1. Los estudios experimentales in vivo e in vitro indican que los campos electromagnéticos de radiofrecuencia utilizados en telefonía móvil, y cuyos niveles se mantengan por debajo de los fijados por la Comisión Internacional para la Protección frente a la Radiación No-Ionizante (ICNIRP) y las recomendaciones de la UE, no son genotóxicos ni mutagénicos ni inducen apoptosis o muerte celular.

2. La evidencia actual de los resultados clínicos y epidemiológicos establece que no hay relación causal entre exposición a los campos de radiofrecuencia utilizados en la telefonía móvil y efectos adversos sobre la salud.

3. Interpretados globalmente los resultados de los estudios epidemiológicos sobre tumores cerebrales y uso del teléfono móvil estudios publicados hasta la fecha no demuestran un incremento del riesgo padecer tumores cerebrales en un período de uso de 10 años. Sin embargo, en algún estudio se ha observado algún ligero aumento del riesgo en el grupo de usuarios con niveles más elevados de horas acumuladas, aunque los errores y sesgos detectados en estos estudios impiden obtener establecer relaciones causales.

4. Con respecto a períodos superiores de exposición en adultos o a la situación de la población infantil y juvenil, no se dispone de datos suficientes, y es preciso recomendar un uso racional de esta herramienta.

5. Los estudios controlados sobre personas que se declaran como hipersensibles a los campos electromagnéticos de radiofrecuencia de la telefonía movil (teléfonos y antenas) han demostrado que no existe relación causal entre la sintomatología que expresan estas personas y su exposición a este tipo de radiofrecuencia.

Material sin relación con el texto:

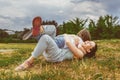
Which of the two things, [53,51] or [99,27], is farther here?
[99,27]

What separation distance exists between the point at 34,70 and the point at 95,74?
1.54 metres

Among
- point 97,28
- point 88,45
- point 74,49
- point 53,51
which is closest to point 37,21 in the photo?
point 53,51

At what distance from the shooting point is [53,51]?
8688mm

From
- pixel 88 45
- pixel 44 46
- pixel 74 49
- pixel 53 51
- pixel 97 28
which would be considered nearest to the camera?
pixel 44 46

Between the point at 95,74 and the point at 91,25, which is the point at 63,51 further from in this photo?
the point at 91,25

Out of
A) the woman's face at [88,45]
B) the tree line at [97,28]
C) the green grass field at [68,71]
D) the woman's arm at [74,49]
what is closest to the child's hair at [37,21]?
the green grass field at [68,71]

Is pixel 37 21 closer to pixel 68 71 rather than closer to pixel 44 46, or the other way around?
pixel 44 46

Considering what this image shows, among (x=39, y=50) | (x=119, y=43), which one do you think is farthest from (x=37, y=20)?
(x=119, y=43)

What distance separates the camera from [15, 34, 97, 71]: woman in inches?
326

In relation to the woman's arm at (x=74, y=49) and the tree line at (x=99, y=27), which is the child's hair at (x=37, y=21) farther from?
the tree line at (x=99, y=27)

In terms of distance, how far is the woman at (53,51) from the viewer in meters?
8.28

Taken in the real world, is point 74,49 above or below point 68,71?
above

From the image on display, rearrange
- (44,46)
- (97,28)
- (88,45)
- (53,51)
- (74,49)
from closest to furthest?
(44,46) < (53,51) < (74,49) < (88,45) < (97,28)

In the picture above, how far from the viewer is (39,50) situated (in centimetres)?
826
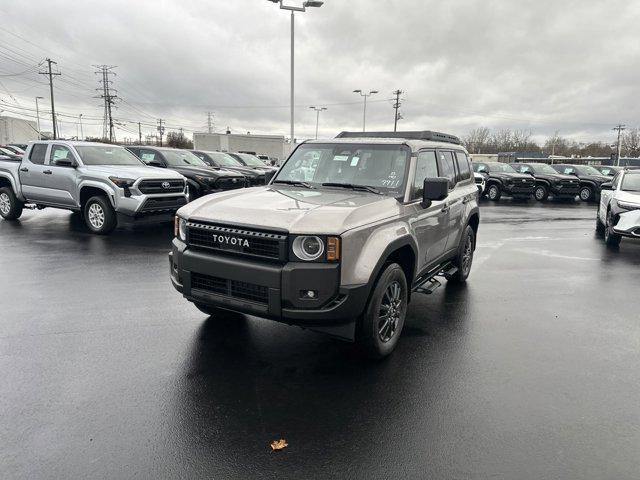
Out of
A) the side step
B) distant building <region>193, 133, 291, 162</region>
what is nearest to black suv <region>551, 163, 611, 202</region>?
the side step

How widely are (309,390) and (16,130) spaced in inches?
3656

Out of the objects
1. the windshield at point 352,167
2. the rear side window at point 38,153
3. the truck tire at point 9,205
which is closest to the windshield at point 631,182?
the windshield at point 352,167

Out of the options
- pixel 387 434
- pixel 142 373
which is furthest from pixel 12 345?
pixel 387 434

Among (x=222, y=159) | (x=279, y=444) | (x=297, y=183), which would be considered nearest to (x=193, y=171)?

6. Cabe esperar que, si hubiera algún efecto derivado de la masiva exposición a la telefonía móvil, éste debería reflejarse en las tendencias de incidencia de tumores cerebrales. Estos cambios no se han observado en los estudios realizados en varios países.

7. Los niveles de exposición de la población española a los campos electromagnéticos de radiofrecuencias asociados a la telefonía móvil son muy inferiores a los límites marcados en las recomendaciones del ICNIRP, de la UE y de la normativa vigente. Sin embargo la población española se encuentra entre los europeos más preocupados con respecto a los efectos sobre la salud de la exposición a los campos electromagnéticos, por lo que se recomienda establecer medidas dirigidas a informar a los ciudadanos.

La falacia de la Justicia

N la OMS ni las autoridades sanitarias españolas -ni de ningún otro país de neustro entorno- han admitido nunca que las ondas de radiofrecuencia tengan efectos perjudiciales sobre la salud. Sin embargo, González Nogueira, quien se presenta como experto en biomagnética, dice lo contrario y habla, además, de “algunas sentencias firmes” que apoyarían esa afirmación, como si lo que decida un juez tuviera validez científica. No, no es así. Si mañana un juez chiflado, que también los hay, dictamina que la Tierra no gira alrededor del Sol, nada cambiará, no habrá sido derrumbada la teoría heliocéntrica. Por eso mismo, que un juez dé la incapacidad laboral a una mujer porque vive en infierno por su creencia en la maldad de las ondas de radiofrecuencia no significa que el magistrado avale la existencia de la hipersensibilidad electromagnética, sino que considera que esa persona no está en condiciones físicas y, sobre todo, mentales de trabajar.

El resto de la entrevista a González Nogueira es más de lo mismo. Presidente de la Asociación Informativa Independiente sobre la Radiación Electromagnética y autor de un libro titulado Los efectos de las radiaciones electromagnéticas y cómo prevenirlas, mantiene, por ejemplo, que la exposición a las ondas de radiofrecuencia puede “desembocar en patologías neurodegenerativas”, aunque no haya ningún estudio que lo demuestre, y se saca de la manga un experimento que mete mucho miedo. “Colocamos dos grupos de cien ratones: uno expuesto las 24 horas a varios móviles cargándose y otro sin nada. A los dos meses, la mitad de los expuestos a los móviles murieron de manera violenta, a veces agrediéndose entre ellos. Otros presentaron altos niveles de hiperactividad”, dice. Terrible. Sólo tiene un pequeño fallo: ¿quiénes hicieron el experimento?, ¿dónde?, ¿en qué revista científica lo han publicado? Me da que ese experimento es tan real como las afirmaciones de González Nogueira sobre la OMS, el Ministerio de Sanidad y el peligro de los móviles.